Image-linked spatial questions
>>>

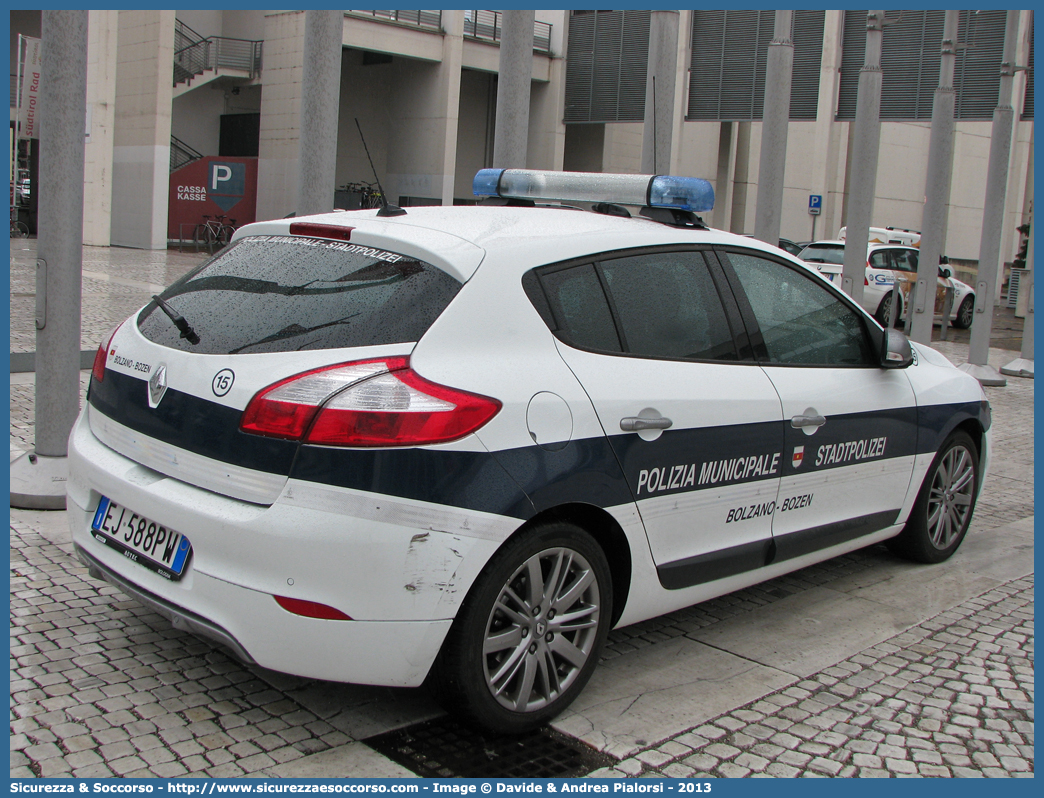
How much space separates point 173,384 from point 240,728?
108 centimetres

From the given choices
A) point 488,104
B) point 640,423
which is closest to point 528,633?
point 640,423

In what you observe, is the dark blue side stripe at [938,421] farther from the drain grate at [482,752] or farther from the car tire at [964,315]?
the car tire at [964,315]

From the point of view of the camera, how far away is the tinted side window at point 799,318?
426 centimetres

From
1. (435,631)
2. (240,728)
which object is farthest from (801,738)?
(240,728)

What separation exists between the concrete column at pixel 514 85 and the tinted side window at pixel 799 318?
10.7ft

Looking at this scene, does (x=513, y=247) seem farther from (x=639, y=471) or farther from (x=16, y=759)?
(x=16, y=759)

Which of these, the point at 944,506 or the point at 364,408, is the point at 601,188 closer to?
the point at 364,408

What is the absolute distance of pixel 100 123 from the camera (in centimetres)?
2786

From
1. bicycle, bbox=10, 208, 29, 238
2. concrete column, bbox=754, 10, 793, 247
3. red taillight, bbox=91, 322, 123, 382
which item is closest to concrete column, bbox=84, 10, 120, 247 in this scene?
bicycle, bbox=10, 208, 29, 238

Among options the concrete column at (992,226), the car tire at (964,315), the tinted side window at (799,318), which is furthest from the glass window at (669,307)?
the car tire at (964,315)

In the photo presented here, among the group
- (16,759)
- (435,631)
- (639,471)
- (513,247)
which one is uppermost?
(513,247)

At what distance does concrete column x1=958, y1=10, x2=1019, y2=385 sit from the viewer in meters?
14.7

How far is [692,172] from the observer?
39906mm

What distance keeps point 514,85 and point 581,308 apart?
4.32m
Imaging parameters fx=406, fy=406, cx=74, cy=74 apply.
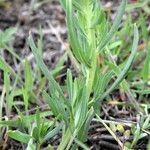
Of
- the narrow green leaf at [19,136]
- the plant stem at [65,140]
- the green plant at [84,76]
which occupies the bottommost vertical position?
the plant stem at [65,140]

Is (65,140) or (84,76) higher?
(84,76)

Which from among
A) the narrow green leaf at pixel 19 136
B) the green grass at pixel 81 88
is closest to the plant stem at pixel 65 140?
the green grass at pixel 81 88

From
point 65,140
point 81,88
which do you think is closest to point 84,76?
point 81,88

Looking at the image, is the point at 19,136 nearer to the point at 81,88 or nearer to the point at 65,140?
the point at 65,140

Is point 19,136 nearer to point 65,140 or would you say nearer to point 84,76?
point 65,140

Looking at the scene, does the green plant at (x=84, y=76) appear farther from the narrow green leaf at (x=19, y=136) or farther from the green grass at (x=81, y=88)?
the narrow green leaf at (x=19, y=136)

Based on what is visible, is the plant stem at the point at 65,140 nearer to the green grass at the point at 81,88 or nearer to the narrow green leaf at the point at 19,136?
the green grass at the point at 81,88

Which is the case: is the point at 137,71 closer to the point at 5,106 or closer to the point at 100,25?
the point at 100,25

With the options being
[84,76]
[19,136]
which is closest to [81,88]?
[84,76]

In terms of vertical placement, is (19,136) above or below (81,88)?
below

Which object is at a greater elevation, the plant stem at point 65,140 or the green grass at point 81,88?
the green grass at point 81,88

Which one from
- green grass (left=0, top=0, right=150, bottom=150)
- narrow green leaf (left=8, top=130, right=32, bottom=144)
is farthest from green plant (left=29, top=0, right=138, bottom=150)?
narrow green leaf (left=8, top=130, right=32, bottom=144)
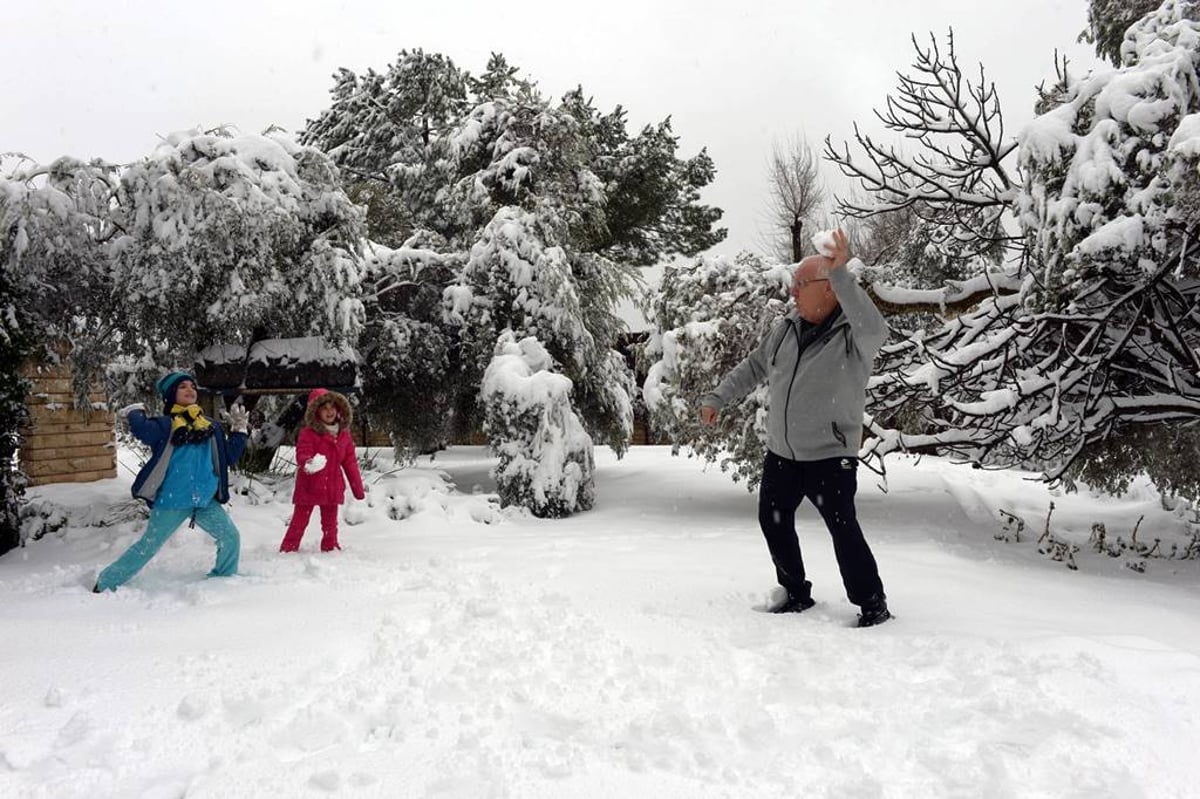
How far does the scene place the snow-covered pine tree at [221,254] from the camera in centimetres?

<<<

### Objective
Copy every line of the records above word for word, leaving out the bracketed picture markers.

### Solved problem
How much space separates point 173,384 from point 240,728?
108 centimetres

From the given choices
A) point 488,104
B) point 640,423
which is closest to point 528,633?
point 640,423

In what you observe, is the dark blue side stripe at [938,421] farther from the drain grate at [482,752] or farther from the car tire at [964,315]?
the car tire at [964,315]

From the point of view of the camera, how far away is the tinted side window at point 799,318?
426 centimetres

From
1. (435,631)
2. (240,728)
which object is farthest from (801,738)?
(240,728)

What separation exists between the concrete column at pixel 514 85 and the tinted side window at pixel 799 318?
10.7ft

Looking at this scene, does (x=513, y=247) seem farther from (x=639, y=471) or farther from (x=16, y=759)?
(x=16, y=759)

Which of these, the point at 944,506 or the point at 364,408, is the point at 601,188 closer to?
the point at 364,408

What is the absolute distance of pixel 100 123 from the camera (in centimetres)?
2786

From
1. bicycle, bbox=10, 208, 29, 238
2. concrete column, bbox=754, 10, 793, 247
3. red taillight, bbox=91, 322, 123, 382
which item is closest to concrete column, bbox=84, 10, 120, 247 in this scene?
bicycle, bbox=10, 208, 29, 238

Among options the concrete column at (992,226), the car tire at (964,315), the tinted side window at (799,318), which is furthest from the glass window at (669,307)?
the car tire at (964,315)

In the photo presented here, among the group
- (16,759)
- (435,631)
- (639,471)
- (513,247)
which one is uppermost?
(513,247)

At what distance does concrete column x1=958, y1=10, x2=1019, y2=385 sit from the viewer in meters?
14.7

How far is [692,172] from the observer?
39906mm

What distance keeps point 514,85 and point 581,308 apart?
4.32m
Imaging parameters fx=406, fy=406, cx=74, cy=74 apply.
Of
- the narrow green leaf at [19,136]
- the plant stem at [65,140]
- the green plant at [84,76]
which occupies the bottommost vertical position?
the plant stem at [65,140]

Is (65,140) or (84,76) higher?
(84,76)

Which from among
A) the narrow green leaf at pixel 19 136
B) the green grass at pixel 81 88
is closest to the plant stem at pixel 65 140?
the green grass at pixel 81 88

From
point 65,140
point 81,88
which do you think is closest to point 84,76?
point 81,88

Looking at the image, is the point at 19,136 nearer to the point at 81,88 or nearer to the point at 65,140?
the point at 65,140

Is point 19,136 nearer to point 65,140 or would you say nearer to point 84,76?
point 65,140

Looking at the scene, does the green plant at (x=84, y=76) appear farther from the narrow green leaf at (x=19, y=136) or farther from the green grass at (x=81, y=88)?
the narrow green leaf at (x=19, y=136)

Based on what is visible, is the plant stem at the point at 65,140 nearer to the green grass at the point at 81,88 or nearer to the narrow green leaf at the point at 19,136?
the green grass at the point at 81,88

Which is the case: is the point at 137,71 closer to the point at 5,106 or closer to the point at 100,25?
the point at 100,25

With the options being
[84,76]
[19,136]
which is closest to [81,88]?
[84,76]

In terms of vertical placement, is (19,136) above or below (81,88)?
below

Which object is at a greater elevation, the plant stem at point 65,140 or the green grass at point 81,88?
the green grass at point 81,88

Which one from
- green grass (left=0, top=0, right=150, bottom=150)
- narrow green leaf (left=8, top=130, right=32, bottom=144)
is farthest from green plant (left=29, top=0, right=138, bottom=150)?
narrow green leaf (left=8, top=130, right=32, bottom=144)
How far does the scene place the snow-covered pine tree at [221,254] from the camera in centimetres?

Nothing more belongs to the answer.